A European cohort of 535 LR-MDS patients was analyzed using targeted next-generation sequencing to calculate IPSS-M scores and explore the relationship between somatic mutations and ESA response. The integration of the IPSS-M score among the two known variables, sEPO and transfusion dependence, refined the capability to predict response (area under the curve [AUC] 0.71 vs. 0.63, p=0.0004). Based on these three variables, a molecular predictive score, which the authors named ESA-PSS-M (specificity 76%, sensitivity 57%), was generated and validated in an external cohort of 223 LR-MDS cases. Despite the impact of the IPSS-M score, no single mutated gene was linked to ESA response. However, when the cases were stratified by sex at birth, the authors observed that mutations in the X-linked STAG2 gene were significantly associated with ESA resistance in LR-MDS males (OR 0.13, p=0.003).
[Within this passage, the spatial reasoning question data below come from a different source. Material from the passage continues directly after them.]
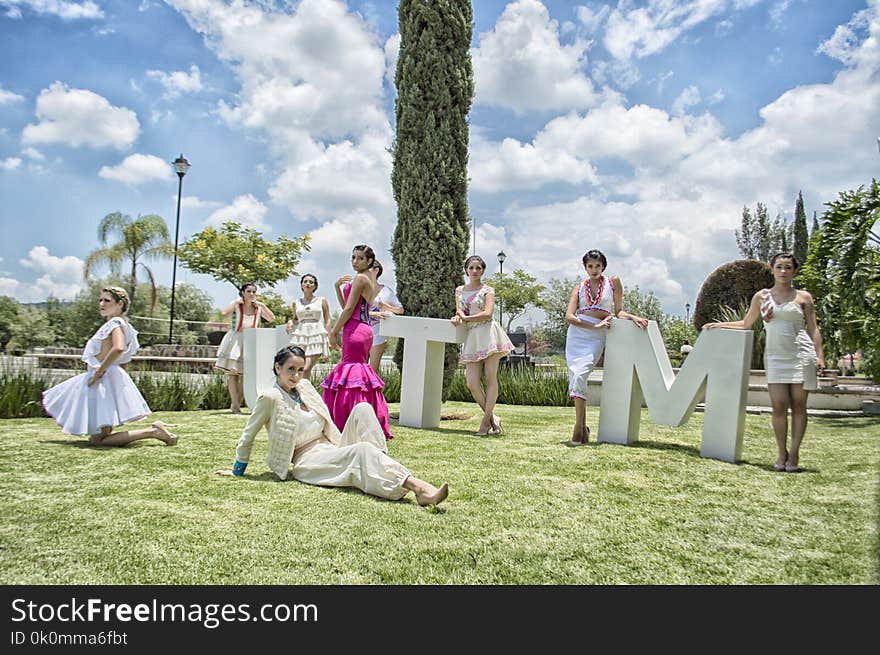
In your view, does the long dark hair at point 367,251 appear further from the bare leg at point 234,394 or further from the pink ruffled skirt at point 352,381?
the bare leg at point 234,394

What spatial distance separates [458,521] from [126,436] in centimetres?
391

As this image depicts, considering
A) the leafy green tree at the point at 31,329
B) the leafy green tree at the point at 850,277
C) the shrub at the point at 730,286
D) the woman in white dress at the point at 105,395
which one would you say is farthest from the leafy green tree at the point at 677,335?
the leafy green tree at the point at 31,329

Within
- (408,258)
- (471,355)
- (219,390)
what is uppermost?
(408,258)

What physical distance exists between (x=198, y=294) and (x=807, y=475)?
43597 millimetres

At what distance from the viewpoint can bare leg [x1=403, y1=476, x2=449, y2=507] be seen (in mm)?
3559

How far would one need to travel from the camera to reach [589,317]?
20.9 ft

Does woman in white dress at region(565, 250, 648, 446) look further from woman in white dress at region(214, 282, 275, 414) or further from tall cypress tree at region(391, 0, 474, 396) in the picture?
woman in white dress at region(214, 282, 275, 414)

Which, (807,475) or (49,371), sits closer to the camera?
(807,475)

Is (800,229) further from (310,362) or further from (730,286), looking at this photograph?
(310,362)

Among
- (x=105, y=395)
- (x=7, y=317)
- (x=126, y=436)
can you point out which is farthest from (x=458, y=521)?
(x=7, y=317)
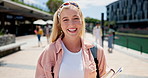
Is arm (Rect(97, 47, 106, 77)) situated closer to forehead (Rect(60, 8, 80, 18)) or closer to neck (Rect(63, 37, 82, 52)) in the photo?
neck (Rect(63, 37, 82, 52))

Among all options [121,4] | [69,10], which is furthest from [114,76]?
[121,4]

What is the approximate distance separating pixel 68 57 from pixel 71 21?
1.18 ft

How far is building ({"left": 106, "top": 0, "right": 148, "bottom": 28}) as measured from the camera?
172 feet

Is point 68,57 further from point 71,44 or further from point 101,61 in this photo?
point 101,61

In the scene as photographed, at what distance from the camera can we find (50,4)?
75.7 meters

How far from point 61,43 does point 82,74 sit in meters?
0.39

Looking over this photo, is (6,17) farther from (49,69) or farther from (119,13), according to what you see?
(119,13)

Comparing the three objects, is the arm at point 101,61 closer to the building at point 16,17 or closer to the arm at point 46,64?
the arm at point 46,64

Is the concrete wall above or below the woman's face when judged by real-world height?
below

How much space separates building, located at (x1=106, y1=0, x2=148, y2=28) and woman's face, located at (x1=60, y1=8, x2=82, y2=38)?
53419mm

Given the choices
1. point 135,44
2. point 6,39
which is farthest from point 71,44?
point 135,44

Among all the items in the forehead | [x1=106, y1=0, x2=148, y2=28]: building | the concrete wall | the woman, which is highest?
[x1=106, y1=0, x2=148, y2=28]: building

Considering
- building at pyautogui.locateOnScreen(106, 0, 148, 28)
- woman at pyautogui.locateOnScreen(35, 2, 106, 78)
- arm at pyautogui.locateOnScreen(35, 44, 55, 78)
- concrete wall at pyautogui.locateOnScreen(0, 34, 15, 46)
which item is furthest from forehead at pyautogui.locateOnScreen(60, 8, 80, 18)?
building at pyautogui.locateOnScreen(106, 0, 148, 28)

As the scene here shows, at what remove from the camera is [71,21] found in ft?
4.87
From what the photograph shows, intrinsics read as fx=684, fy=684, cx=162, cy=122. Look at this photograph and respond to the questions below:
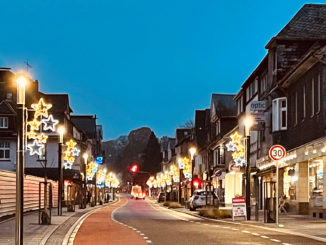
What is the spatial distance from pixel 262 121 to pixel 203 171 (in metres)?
52.4

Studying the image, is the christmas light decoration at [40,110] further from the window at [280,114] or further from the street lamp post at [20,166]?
the street lamp post at [20,166]

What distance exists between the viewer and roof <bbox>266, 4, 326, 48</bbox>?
45.5 meters

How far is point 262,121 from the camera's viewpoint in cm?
4719

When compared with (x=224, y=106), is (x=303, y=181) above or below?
below

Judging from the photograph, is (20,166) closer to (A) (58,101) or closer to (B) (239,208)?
(B) (239,208)

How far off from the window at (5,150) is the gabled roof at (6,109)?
3.83 metres

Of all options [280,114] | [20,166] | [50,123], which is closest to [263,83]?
[280,114]

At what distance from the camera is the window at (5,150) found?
250 feet

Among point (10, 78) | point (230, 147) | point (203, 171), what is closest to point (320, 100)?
point (230, 147)

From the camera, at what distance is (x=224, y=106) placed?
8212 cm

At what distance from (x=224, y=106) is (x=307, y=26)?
3633 cm

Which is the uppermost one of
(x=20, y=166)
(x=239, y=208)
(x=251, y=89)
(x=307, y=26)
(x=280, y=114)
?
(x=307, y=26)

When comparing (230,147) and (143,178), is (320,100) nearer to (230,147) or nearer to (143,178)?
(230,147)

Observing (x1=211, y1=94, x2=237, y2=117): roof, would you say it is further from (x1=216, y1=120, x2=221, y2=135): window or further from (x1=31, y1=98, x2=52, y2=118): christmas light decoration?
(x1=31, y1=98, x2=52, y2=118): christmas light decoration
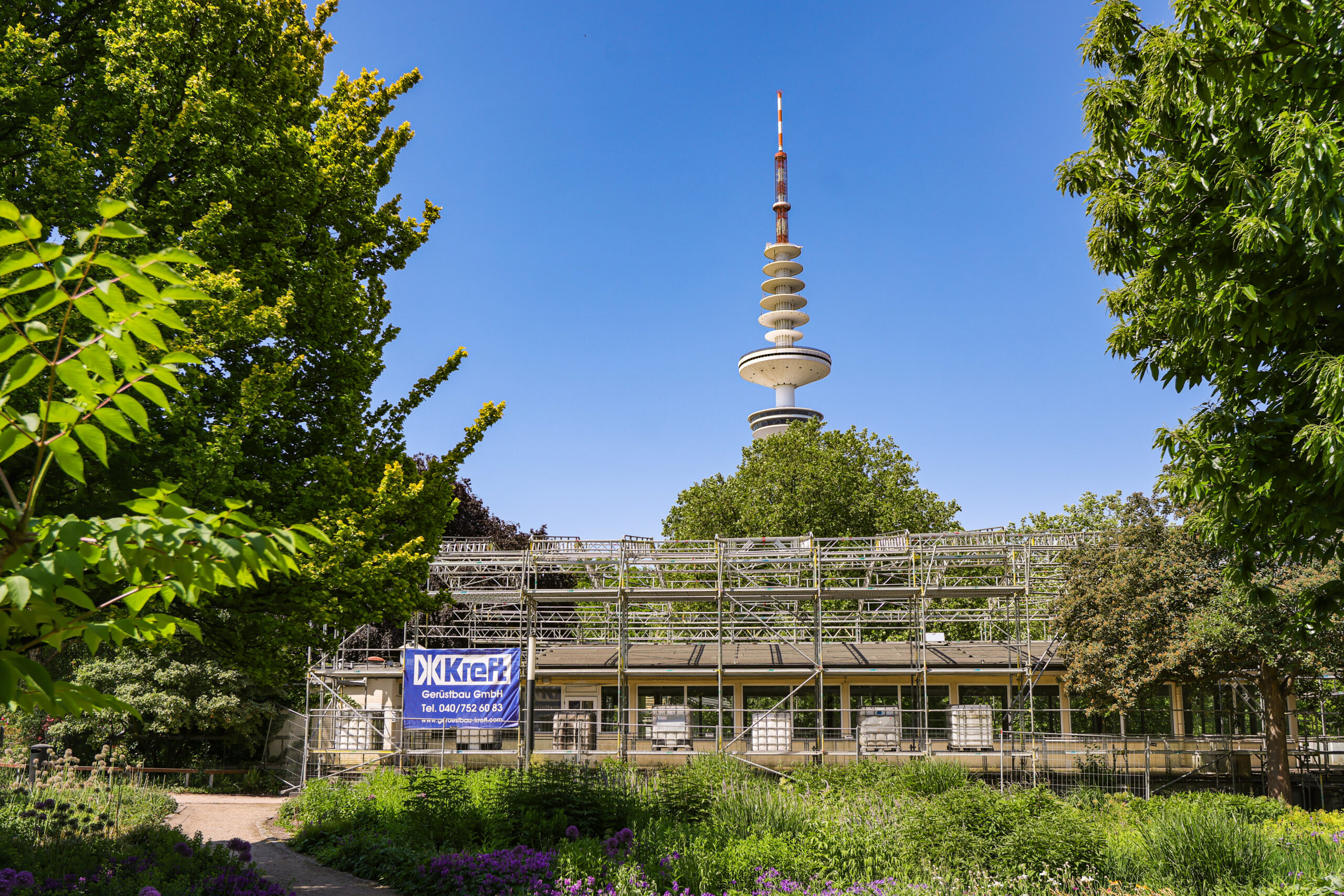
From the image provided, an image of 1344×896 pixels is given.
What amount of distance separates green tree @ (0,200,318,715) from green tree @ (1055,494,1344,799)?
18.8 m

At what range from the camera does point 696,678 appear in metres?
27.1

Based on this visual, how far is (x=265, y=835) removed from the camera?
15547mm

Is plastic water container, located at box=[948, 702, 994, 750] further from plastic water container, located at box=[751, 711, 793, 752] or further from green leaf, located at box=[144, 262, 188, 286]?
green leaf, located at box=[144, 262, 188, 286]

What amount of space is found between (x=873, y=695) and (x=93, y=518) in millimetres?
26799

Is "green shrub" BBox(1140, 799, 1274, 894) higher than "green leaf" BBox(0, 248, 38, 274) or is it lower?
lower

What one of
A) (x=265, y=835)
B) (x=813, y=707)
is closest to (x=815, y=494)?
(x=813, y=707)

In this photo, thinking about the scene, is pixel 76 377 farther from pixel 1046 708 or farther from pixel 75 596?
pixel 1046 708

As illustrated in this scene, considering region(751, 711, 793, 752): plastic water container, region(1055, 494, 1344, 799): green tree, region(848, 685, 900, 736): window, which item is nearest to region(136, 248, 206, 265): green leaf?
region(1055, 494, 1344, 799): green tree

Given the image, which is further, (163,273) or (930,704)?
(930,704)

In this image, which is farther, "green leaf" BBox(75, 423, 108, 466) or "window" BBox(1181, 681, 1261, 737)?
"window" BBox(1181, 681, 1261, 737)

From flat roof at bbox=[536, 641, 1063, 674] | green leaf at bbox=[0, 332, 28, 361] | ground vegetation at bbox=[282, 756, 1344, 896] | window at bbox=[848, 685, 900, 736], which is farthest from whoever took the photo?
window at bbox=[848, 685, 900, 736]

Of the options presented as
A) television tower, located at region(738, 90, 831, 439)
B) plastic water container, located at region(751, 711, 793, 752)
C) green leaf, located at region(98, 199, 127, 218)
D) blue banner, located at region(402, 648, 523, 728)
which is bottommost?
plastic water container, located at region(751, 711, 793, 752)

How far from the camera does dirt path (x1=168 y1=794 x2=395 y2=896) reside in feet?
35.9

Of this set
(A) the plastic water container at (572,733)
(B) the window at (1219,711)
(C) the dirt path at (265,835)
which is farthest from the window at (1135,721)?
(C) the dirt path at (265,835)
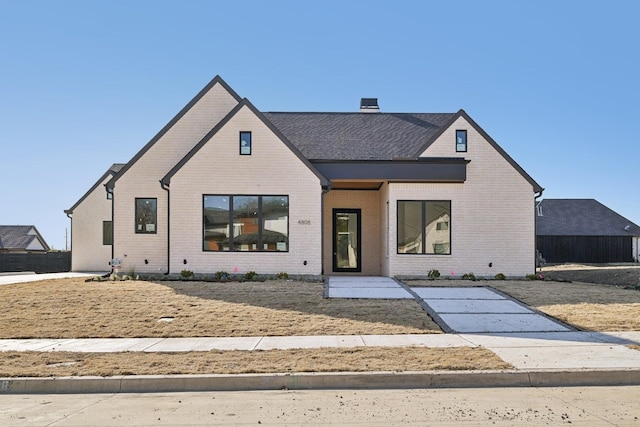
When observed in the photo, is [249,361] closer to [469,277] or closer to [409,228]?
[409,228]

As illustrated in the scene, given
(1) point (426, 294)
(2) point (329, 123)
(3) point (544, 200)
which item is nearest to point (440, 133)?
(2) point (329, 123)

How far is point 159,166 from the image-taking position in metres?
20.1

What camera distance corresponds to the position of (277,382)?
670 centimetres

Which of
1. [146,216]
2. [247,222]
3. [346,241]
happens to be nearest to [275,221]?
[247,222]

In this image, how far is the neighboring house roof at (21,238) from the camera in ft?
162

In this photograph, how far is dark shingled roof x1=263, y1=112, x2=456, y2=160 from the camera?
740 inches

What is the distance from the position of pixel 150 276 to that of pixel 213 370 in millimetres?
12257

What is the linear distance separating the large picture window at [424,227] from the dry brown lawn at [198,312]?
4.38m

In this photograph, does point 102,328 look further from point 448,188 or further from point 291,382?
point 448,188

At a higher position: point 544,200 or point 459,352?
point 544,200

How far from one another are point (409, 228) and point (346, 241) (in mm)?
3106

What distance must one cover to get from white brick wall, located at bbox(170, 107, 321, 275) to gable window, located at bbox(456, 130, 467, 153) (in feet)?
17.4

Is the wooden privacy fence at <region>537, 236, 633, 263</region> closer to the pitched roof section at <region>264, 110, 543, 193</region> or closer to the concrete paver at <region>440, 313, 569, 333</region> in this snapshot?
the pitched roof section at <region>264, 110, 543, 193</region>

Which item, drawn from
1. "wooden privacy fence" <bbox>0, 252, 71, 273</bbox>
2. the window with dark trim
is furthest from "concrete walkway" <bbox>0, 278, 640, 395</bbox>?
"wooden privacy fence" <bbox>0, 252, 71, 273</bbox>
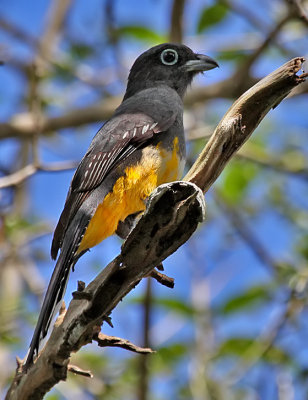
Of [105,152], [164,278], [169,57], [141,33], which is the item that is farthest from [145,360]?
[141,33]

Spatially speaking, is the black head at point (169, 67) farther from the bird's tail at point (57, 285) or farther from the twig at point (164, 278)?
the twig at point (164, 278)

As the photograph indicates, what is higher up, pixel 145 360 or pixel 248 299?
pixel 248 299

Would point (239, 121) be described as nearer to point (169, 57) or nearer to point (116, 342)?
point (116, 342)

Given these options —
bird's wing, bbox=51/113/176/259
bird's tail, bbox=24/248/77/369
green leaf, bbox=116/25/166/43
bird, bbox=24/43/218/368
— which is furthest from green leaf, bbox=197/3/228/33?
bird's tail, bbox=24/248/77/369

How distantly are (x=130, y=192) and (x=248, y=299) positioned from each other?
97.4 inches

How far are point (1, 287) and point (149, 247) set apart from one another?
524 centimetres

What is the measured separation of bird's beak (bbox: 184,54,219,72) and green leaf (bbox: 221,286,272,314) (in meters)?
2.13

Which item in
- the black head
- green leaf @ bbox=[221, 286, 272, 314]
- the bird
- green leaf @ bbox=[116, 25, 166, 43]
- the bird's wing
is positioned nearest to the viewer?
the bird

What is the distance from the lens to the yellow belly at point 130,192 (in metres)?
4.36

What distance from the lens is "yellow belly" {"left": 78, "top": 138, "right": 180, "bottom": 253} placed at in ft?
14.3

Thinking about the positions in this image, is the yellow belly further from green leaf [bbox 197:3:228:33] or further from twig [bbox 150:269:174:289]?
green leaf [bbox 197:3:228:33]

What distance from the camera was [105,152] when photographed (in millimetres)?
4551

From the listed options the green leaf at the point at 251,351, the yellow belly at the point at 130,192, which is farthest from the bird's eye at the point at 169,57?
the green leaf at the point at 251,351

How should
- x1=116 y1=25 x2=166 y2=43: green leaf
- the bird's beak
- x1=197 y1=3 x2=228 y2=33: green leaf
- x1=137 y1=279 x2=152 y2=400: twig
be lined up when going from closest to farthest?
1. x1=137 y1=279 x2=152 y2=400: twig
2. the bird's beak
3. x1=197 y1=3 x2=228 y2=33: green leaf
4. x1=116 y1=25 x2=166 y2=43: green leaf
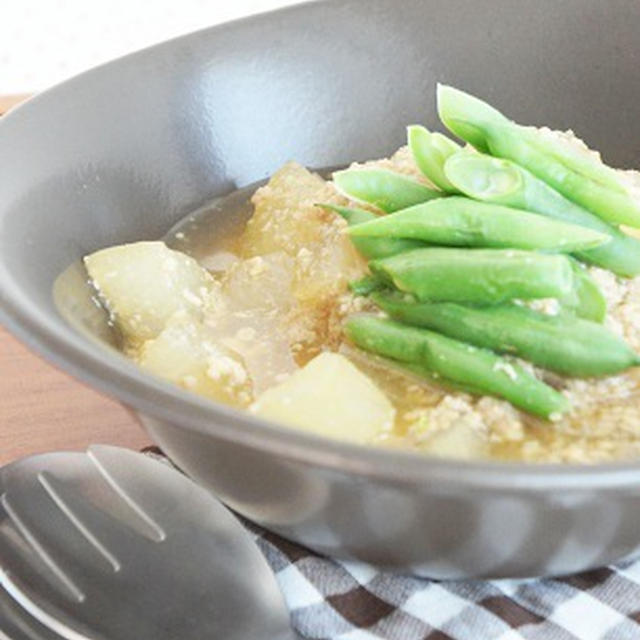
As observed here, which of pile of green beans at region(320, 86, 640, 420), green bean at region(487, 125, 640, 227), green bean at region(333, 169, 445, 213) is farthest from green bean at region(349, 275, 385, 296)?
green bean at region(487, 125, 640, 227)

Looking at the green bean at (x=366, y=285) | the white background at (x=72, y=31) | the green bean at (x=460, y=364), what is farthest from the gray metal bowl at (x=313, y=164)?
the white background at (x=72, y=31)

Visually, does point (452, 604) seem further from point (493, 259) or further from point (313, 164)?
point (313, 164)

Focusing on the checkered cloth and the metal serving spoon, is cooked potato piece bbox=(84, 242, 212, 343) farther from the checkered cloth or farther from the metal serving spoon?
the checkered cloth

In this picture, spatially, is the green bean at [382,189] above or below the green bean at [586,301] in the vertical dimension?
above

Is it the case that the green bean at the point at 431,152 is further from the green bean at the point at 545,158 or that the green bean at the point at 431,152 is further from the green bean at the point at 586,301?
the green bean at the point at 586,301

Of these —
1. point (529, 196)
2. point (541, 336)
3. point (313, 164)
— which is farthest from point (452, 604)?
point (313, 164)

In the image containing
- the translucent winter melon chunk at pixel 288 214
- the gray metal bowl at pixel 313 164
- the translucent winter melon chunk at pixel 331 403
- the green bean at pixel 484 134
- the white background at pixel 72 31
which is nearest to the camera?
the gray metal bowl at pixel 313 164
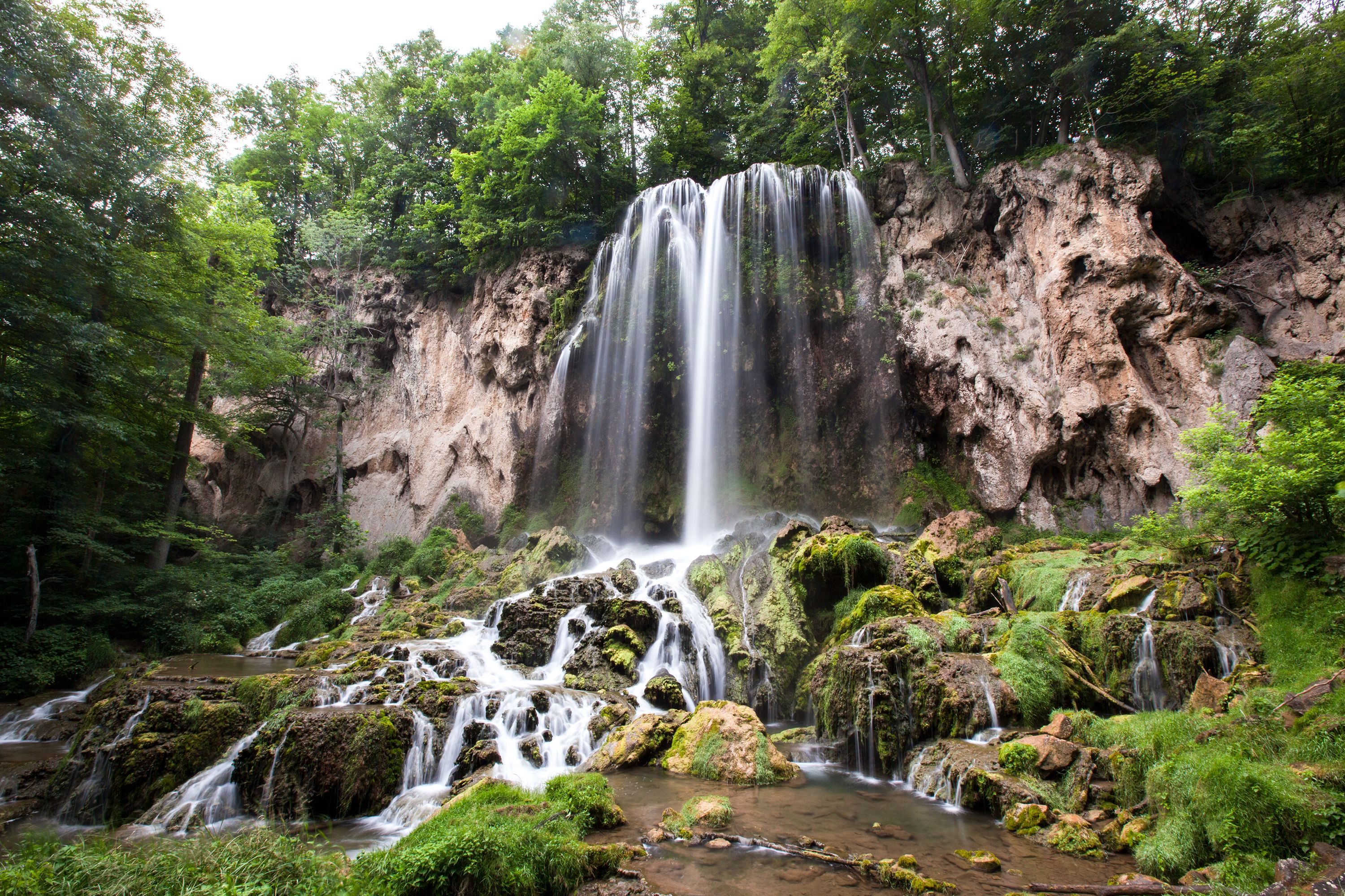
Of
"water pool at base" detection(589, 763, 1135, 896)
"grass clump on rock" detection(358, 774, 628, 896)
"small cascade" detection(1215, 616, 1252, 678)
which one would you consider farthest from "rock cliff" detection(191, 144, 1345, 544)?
"grass clump on rock" detection(358, 774, 628, 896)

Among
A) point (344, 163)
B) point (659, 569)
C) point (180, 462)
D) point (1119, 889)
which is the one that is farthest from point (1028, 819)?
point (344, 163)

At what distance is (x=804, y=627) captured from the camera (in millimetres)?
12117

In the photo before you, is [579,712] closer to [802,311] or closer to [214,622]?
[214,622]

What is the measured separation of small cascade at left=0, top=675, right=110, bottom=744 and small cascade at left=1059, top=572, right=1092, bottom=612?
16085 mm

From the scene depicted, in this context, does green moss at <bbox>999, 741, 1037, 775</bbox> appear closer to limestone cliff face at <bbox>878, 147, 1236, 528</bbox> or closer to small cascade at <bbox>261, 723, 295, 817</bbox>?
small cascade at <bbox>261, 723, 295, 817</bbox>

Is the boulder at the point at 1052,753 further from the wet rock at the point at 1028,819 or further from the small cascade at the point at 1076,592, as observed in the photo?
the small cascade at the point at 1076,592

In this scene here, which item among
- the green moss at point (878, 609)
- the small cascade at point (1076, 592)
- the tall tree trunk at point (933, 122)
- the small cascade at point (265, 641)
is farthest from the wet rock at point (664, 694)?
the tall tree trunk at point (933, 122)

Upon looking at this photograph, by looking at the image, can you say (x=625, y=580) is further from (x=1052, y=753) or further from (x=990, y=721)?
(x=1052, y=753)

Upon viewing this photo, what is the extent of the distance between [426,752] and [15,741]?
6.70 meters

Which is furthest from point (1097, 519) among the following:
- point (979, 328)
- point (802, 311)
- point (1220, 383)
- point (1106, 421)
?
point (802, 311)

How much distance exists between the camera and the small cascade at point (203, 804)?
6.50 m

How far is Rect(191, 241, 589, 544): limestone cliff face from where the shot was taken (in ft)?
76.0

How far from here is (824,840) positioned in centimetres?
572

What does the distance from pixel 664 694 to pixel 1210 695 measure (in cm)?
746
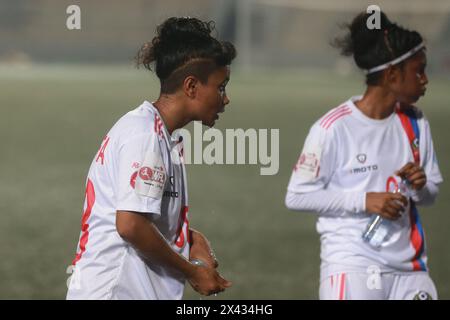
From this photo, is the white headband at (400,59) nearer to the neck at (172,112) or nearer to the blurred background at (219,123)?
the neck at (172,112)

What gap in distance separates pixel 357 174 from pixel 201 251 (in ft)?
4.59

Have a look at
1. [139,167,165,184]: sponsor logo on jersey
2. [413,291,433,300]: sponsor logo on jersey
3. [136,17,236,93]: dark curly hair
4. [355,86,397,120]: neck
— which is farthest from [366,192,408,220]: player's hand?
[139,167,165,184]: sponsor logo on jersey

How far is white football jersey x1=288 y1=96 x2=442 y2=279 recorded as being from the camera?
15.5ft

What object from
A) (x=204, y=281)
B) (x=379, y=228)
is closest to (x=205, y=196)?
(x=379, y=228)

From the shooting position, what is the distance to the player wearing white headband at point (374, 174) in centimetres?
468

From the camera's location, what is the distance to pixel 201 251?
3.70 metres

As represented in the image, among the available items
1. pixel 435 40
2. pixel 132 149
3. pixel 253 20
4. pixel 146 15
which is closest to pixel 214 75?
pixel 132 149

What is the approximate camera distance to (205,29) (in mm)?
3682

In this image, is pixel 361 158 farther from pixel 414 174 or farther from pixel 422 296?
pixel 422 296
The authors state that this is the first study based on a large multicenter cohort of patients suggesting that the integration of IPSS-M score and sex-specific

mutations can characterize erythropoiesis defects and guide first-line therapeutic choices for anemic LR-MDS (i.e. ESAs vs. Luspatercept).

Click for the full article

Venetoclax or placebo in combination with bortezomib and dexamethasone in relapsed or refractory multiple myeloma (BELLINI): final overall survival results from a randomised, phase 3 study [Update clinical trial]

Highlights:


●      The phase 3 BELLINI (NCT02755597) primary endpoint was met, showing superior progression-free survival (PFS) with venetoclax versus placebo plus bortezomib and dexamethasone in patients with relapsed or refractory multiple myeloma. However, venetoclax showed increased early mortality.

●      In this analysis, the updated overall survival (OS) was unfavourable for the venetoclax group compared with the placebo group in the overall study population. In post-hoc analyses, the greatest survival improvements remained restricted to patients carrying biomarkers of t(11;14) and/or high BCL2 gene expression.


From July 19, 2016, to October 31, 2017, 291 patients were assigned to venetoclax (n=194) or placebo (n=97); 33 patients (28 in the venetoclax group and five in the placebo group) remained on treatment at the time of this analysis.  At 45.6 months (interquartile range 43.6–48.3) median follow-up, median OS was not reached in the venetoclax group (not reached [NR], 95% CI 44.4–not estimable) or in the placebo group (NR, 95% CI 44.0–not estimable; hazard ratio [HR] 1.19, 95% CI 0.80–1.77; p=0.39). Median PFS was 23.4 months (95% CI 16.2–26.4) with venetoclax versus 11.4 months (95% CI 9.5–14.6) with placebo (HR 0.58 [95% CI 0.43–0.78]; p=0.00026).